### TEXT
□ □ □
Consider a cluster of 500+ multi-gpu servers running bare-metal in support of 50-1500 users, running a variety of DL and HPC workloads. This system is scheduled in a classical manner (for example, using SLURM or LSF) with resources being allocated within a cgroup, sometimes in exclusive mode. The cluster can be homogeneous with respect to node configurations, or heterogeneous, including some nodes of each of a few generations of Tesla GPUs - V100 16GB or 32GB, P100, P40, K80, and/or K40.

With the introduction of the CUDA 10 Compatibility Platform (regardless of how the files are packaged - run/deb/rpm/etc.), the site operator must pay close attention to where these libraries are placed. It could potentially be part of the disk image (i.e., more closely tied to the kernel and driver installations), or part of one of the modules (i.e., more closely tied to the toolkit and the libraries).

5.1. Disk Image

In this case the compatibility files are located somewhere on the boot image alongside the existing system files. The exact path is not important, but the files should remain together, and be resolvable by the dynamic loader. This could be accomplished by having the system’s loader automatically pick them up (e.g. ld.so.conf), or through a more manual process of documentation (users of the new toolkit must manually set LD_LIBRARY_PATH).

5.2. Modules System

It is commmon for the users to request any of the several CUDA Toolkit versions in the same way they might request any of several versions of numerous other system libraries or compiler toolchains. A common mechanism to enable this is the Modules System, wherein someone (the admin or the users themselves) sets up ‘module’ scripts for each version of each package, and then the user can do something like ‘module load cuda/10.0’.
□ □ □
### ROWS

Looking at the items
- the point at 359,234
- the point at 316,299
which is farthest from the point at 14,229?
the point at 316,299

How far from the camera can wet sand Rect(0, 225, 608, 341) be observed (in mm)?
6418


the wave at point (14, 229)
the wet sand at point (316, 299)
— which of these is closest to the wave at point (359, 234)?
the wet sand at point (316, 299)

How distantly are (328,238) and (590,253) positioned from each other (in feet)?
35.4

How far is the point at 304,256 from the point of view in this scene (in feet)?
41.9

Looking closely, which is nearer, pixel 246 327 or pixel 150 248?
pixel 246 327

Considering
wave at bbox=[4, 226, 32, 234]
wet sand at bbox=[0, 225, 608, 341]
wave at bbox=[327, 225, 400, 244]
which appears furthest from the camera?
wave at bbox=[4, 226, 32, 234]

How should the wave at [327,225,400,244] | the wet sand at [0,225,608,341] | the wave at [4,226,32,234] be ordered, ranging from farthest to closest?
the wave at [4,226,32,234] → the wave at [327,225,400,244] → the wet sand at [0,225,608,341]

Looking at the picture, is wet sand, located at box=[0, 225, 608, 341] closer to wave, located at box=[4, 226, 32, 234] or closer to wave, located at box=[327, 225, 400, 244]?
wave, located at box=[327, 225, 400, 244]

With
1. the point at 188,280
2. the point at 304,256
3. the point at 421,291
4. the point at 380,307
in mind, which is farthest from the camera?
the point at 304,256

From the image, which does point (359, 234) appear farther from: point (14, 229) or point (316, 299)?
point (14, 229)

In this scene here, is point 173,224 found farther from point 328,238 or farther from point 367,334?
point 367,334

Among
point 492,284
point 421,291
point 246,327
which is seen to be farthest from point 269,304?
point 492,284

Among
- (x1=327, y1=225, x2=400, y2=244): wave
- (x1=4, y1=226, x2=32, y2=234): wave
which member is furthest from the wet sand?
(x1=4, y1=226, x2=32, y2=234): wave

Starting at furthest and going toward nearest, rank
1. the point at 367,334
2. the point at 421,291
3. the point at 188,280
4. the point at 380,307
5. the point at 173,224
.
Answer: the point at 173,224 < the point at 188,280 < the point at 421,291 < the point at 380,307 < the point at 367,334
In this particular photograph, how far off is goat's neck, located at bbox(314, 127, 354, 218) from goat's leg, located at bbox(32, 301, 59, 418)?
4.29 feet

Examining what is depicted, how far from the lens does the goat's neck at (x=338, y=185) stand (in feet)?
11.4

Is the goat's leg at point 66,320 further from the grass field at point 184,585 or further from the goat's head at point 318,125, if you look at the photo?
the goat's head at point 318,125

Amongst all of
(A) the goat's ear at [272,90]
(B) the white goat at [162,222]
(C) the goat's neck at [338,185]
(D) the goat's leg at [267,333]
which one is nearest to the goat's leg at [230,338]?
□ □ □
### WORK TO DO
Copy the CUDA compatibility text from "5.1. Disk Image" to "manually set LD_LIBRARY_PATH).", swapping "boot image" for "system image".

### FINISHED EXERCISE
5.1. Disk Image

In this case the compatibility files are located somewhere on the system image alongside the existing system files. The exact path is not important, but the files should remain together, and be resolvable by the dynamic loader. This could be accomplished by having the system’s loader automatically pick them up (e.g. ld.so.conf), or through a more manual process of documentation (users of the new toolkit must manually set LD_LIBRARY_PATH).